(Saved entries)
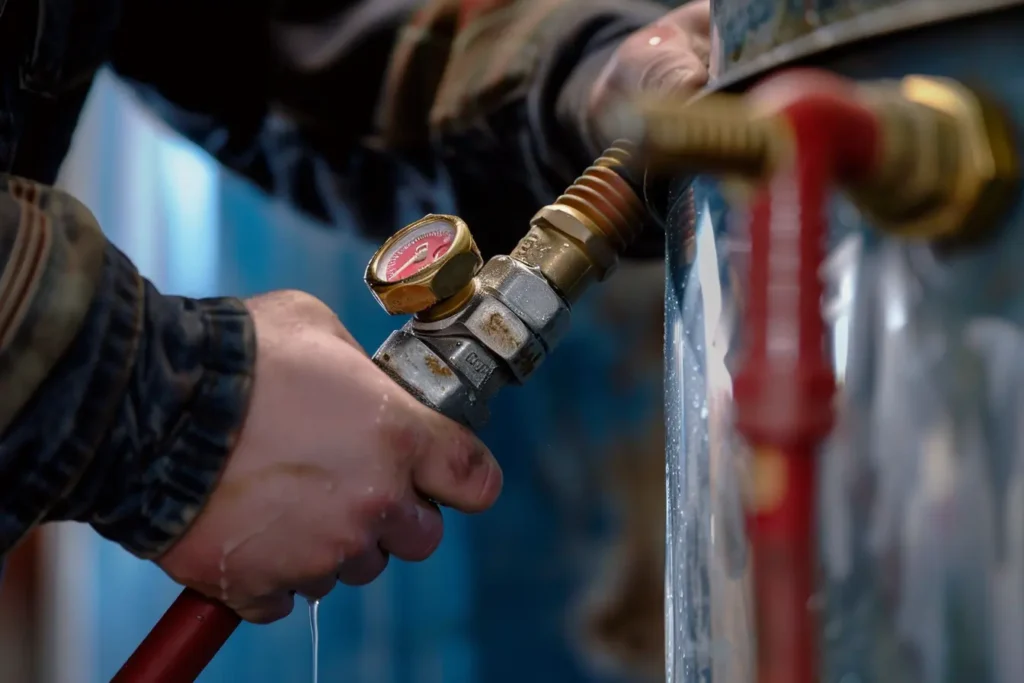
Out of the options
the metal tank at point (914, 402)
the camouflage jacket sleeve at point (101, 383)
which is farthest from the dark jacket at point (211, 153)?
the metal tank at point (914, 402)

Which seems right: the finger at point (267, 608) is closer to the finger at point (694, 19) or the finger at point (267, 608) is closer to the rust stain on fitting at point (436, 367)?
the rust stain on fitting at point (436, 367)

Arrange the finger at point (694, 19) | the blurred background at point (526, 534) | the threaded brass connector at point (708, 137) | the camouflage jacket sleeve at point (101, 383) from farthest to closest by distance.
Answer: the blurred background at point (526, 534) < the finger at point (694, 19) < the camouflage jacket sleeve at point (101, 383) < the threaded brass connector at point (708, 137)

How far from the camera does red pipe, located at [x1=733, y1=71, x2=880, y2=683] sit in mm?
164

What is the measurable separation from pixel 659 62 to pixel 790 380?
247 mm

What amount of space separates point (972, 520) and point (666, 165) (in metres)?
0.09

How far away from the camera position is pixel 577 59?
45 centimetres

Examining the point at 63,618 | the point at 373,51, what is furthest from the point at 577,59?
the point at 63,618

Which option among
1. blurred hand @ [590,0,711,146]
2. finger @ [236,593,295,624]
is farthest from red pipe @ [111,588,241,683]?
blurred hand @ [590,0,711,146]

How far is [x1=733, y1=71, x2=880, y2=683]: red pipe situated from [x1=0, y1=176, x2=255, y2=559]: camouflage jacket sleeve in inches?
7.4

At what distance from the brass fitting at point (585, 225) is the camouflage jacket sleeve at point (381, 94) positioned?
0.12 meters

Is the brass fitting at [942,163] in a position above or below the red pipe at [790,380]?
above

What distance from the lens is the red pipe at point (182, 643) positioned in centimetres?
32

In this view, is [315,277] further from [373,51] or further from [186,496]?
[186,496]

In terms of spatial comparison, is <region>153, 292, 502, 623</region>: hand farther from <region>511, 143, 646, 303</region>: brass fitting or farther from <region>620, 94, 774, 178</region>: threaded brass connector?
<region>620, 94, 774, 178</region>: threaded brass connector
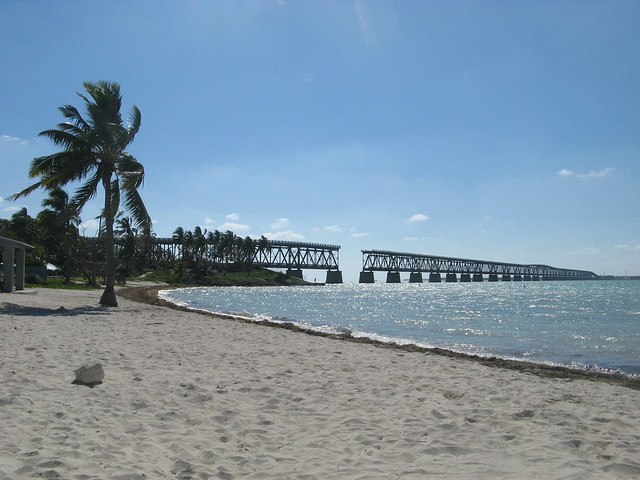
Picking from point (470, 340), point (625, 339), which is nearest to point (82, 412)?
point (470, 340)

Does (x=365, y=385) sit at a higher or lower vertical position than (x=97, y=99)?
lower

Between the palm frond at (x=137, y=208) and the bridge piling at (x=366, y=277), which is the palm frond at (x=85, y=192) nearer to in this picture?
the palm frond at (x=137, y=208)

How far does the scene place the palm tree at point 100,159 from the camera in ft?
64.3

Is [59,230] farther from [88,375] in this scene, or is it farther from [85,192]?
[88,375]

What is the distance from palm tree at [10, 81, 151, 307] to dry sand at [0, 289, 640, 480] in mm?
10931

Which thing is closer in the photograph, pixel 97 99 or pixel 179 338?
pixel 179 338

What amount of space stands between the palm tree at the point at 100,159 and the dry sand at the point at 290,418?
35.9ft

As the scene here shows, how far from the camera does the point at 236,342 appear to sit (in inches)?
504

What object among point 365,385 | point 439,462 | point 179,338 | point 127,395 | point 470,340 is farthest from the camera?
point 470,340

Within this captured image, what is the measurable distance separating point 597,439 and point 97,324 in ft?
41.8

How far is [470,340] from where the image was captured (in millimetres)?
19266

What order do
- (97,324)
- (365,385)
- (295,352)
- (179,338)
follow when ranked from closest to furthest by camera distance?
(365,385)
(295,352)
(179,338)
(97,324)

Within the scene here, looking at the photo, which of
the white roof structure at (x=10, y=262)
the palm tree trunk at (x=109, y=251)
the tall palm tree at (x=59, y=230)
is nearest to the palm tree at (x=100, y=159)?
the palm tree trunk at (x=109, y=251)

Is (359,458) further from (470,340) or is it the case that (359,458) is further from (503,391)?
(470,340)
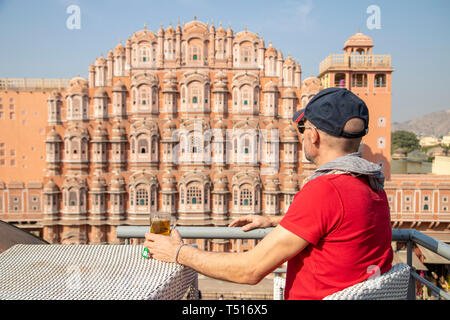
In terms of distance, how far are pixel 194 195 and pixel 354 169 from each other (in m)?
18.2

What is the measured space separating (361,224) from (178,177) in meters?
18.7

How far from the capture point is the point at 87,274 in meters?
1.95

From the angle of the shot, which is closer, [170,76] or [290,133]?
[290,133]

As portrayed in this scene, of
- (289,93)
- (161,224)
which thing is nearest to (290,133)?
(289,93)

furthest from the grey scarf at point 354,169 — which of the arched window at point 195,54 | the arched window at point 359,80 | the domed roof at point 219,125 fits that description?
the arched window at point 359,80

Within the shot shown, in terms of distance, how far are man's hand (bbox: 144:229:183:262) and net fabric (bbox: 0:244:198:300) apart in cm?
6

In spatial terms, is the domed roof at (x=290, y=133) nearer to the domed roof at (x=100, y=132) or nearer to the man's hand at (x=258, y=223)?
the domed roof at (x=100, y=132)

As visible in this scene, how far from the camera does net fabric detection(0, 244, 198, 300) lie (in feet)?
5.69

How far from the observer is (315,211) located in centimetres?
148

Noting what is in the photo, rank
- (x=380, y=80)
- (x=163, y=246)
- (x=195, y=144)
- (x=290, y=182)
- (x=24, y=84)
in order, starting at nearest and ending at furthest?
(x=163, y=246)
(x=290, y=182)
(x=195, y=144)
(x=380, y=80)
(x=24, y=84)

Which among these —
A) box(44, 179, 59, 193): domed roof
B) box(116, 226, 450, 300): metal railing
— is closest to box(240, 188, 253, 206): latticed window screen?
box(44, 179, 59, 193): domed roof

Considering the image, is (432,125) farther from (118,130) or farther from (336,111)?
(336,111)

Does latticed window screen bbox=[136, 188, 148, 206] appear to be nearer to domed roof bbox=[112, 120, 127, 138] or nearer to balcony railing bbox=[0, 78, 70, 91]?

**PROBLEM DESCRIPTION**
Copy the listing above word for word, leaving out the pictures.

**OUTPUT FOR THIS EXERCISE**
Out of the options
the metal tank at point (914, 402)
the camouflage jacket sleeve at point (101, 383)
which is farthest from the dark jacket at point (211, 153)?
the metal tank at point (914, 402)

Which seems right: the finger at point (267, 608) is closer to the finger at point (694, 19) or the finger at point (267, 608) is closer to the rust stain on fitting at point (436, 367)?
the rust stain on fitting at point (436, 367)

Arrange the finger at point (694, 19) | the blurred background at point (526, 534) | the threaded brass connector at point (708, 137) | the camouflage jacket sleeve at point (101, 383) from farthest to closest by distance.
Answer: the blurred background at point (526, 534) < the finger at point (694, 19) < the camouflage jacket sleeve at point (101, 383) < the threaded brass connector at point (708, 137)

How far from the camera does red pipe, located at [x1=733, y1=71, x2=880, y2=683] sit in mm?
164

What is the measurable separation from pixel 659 62 to pixel 790 380?
247 mm

What amount of space separates point (972, 520) and point (666, 165) (in metres)?
0.09

How far away from the camera position is pixel 577 59?
45 centimetres

Examining the point at 63,618 | the point at 373,51, what is furthest from the point at 577,59?
the point at 63,618

Which option among
1. blurred hand @ [590,0,711,146]
2. finger @ [236,593,295,624]
is farthest from red pipe @ [111,588,241,683]?
blurred hand @ [590,0,711,146]

How far is [x1=733, y1=71, x2=880, y2=683]: red pipe situated from [x1=0, y1=176, x2=255, y2=559]: camouflage jacket sleeve in inches?
7.4

At what distance from the brass fitting at point (585, 225) is the camouflage jacket sleeve at point (381, 94) positioned?
0.12 meters

Is the brass fitting at [942,163] in a position above or below the red pipe at [790,380]?
above

What distance from the lens is the red pipe at point (182, 643) positioned in centimetres?
32

In this view, is [315,277] further from [373,51] or further from [186,496]?
[186,496]

In terms of spatial comparison, is <region>153, 292, 502, 623</region>: hand farther from <region>511, 143, 646, 303</region>: brass fitting or farther from <region>620, 94, 774, 178</region>: threaded brass connector?
<region>620, 94, 774, 178</region>: threaded brass connector
Picking from point (470, 340), point (625, 339), which is nearest to point (82, 412)?
point (470, 340)

Does (x=365, y=385) sit at a higher or lower vertical position than (x=97, y=99)?
lower

Between the palm frond at (x=137, y=208) and the bridge piling at (x=366, y=277), which is the palm frond at (x=85, y=192) nearer to in this picture?
the palm frond at (x=137, y=208)

How far does the scene place the palm tree at point 100,159 from the camera in ft?
64.3

Is [59,230] farther from [88,375] in this scene, or is it farther from [85,192]?
[88,375]

What is the distance from palm tree at [10, 81, 151, 307] to dry sand at [0, 289, 640, 480] in mm?
10931

Which thing is closer in the photograph, pixel 97 99 or pixel 179 338?
pixel 179 338

What amount of space stands between the palm tree at the point at 100,159 and the dry sand at the point at 290,418?
35.9ft

As the scene here shows, how far from the camera does the point at 236,342 appear to sit (in inches)?
504

What object among point 365,385 | point 439,462 | point 179,338 | point 127,395 | point 470,340 is farthest from the camera?
point 470,340

Within this captured image, what is the measurable distance separating point 597,439 and point 97,324 in ft?
41.8

How far is [470,340] from where the image was captured (in millimetres)?
19266

What order do
- (97,324)
- (365,385)
- (295,352)
- (179,338)
follow when ranked from closest to furthest by camera distance?
(365,385)
(295,352)
(179,338)
(97,324)

Within the scene here, looking at the photo, which of
the white roof structure at (x=10, y=262)
the palm tree trunk at (x=109, y=251)
the tall palm tree at (x=59, y=230)
is nearest to the palm tree at (x=100, y=159)?
the palm tree trunk at (x=109, y=251)

Is (359,458) further from (470,340) or is it the case that (359,458) is further from (503,391)?
(470,340)
In terms of distance, how far are pixel 194 195 and pixel 354 169 from each other (in m)?
18.2

What is the measured space separating (361,224) from (178,177) in meters?
18.7

How far from the capture point is the point at 87,274 in meters?
1.95

From the angle of the shot, which is closer, [170,76] or [290,133]?
[290,133]

As portrayed in this scene, of
- (289,93)
- (161,224)
which thing is nearest to (290,133)?
(289,93)

furthest from the grey scarf at point 354,169 — which of the arched window at point 195,54 | the arched window at point 359,80 | the domed roof at point 219,125 fits that description?
the arched window at point 359,80

Within the shot shown, in terms of distance, how far are man's hand (bbox: 144:229:183:262) and net fabric (bbox: 0:244:198:300) apart in cm?
6

In spatial terms, is the domed roof at (x=290, y=133) nearer to the domed roof at (x=100, y=132) or nearer to the man's hand at (x=258, y=223)?
the domed roof at (x=100, y=132)

As visible in this scene, how far from the camera does net fabric detection(0, 244, 198, 300) lie (in feet)?
5.69

How far from the observer is (315,211) located in centimetres?
148

Noting what is in the photo, rank
- (x=380, y=80)
- (x=163, y=246)
- (x=195, y=144)
- (x=290, y=182)
- (x=24, y=84)
in order, starting at nearest and ending at furthest?
(x=163, y=246)
(x=290, y=182)
(x=195, y=144)
(x=380, y=80)
(x=24, y=84)

Which among these —
A) box(44, 179, 59, 193): domed roof
B) box(116, 226, 450, 300): metal railing
— is closest to box(240, 188, 253, 206): latticed window screen?
box(44, 179, 59, 193): domed roof

Considering the image, is (432,125) farther from (118,130) or farther from (336,111)?
(336,111)

Does latticed window screen bbox=[136, 188, 148, 206] appear to be nearer to domed roof bbox=[112, 120, 127, 138] or nearer to balcony railing bbox=[0, 78, 70, 91]?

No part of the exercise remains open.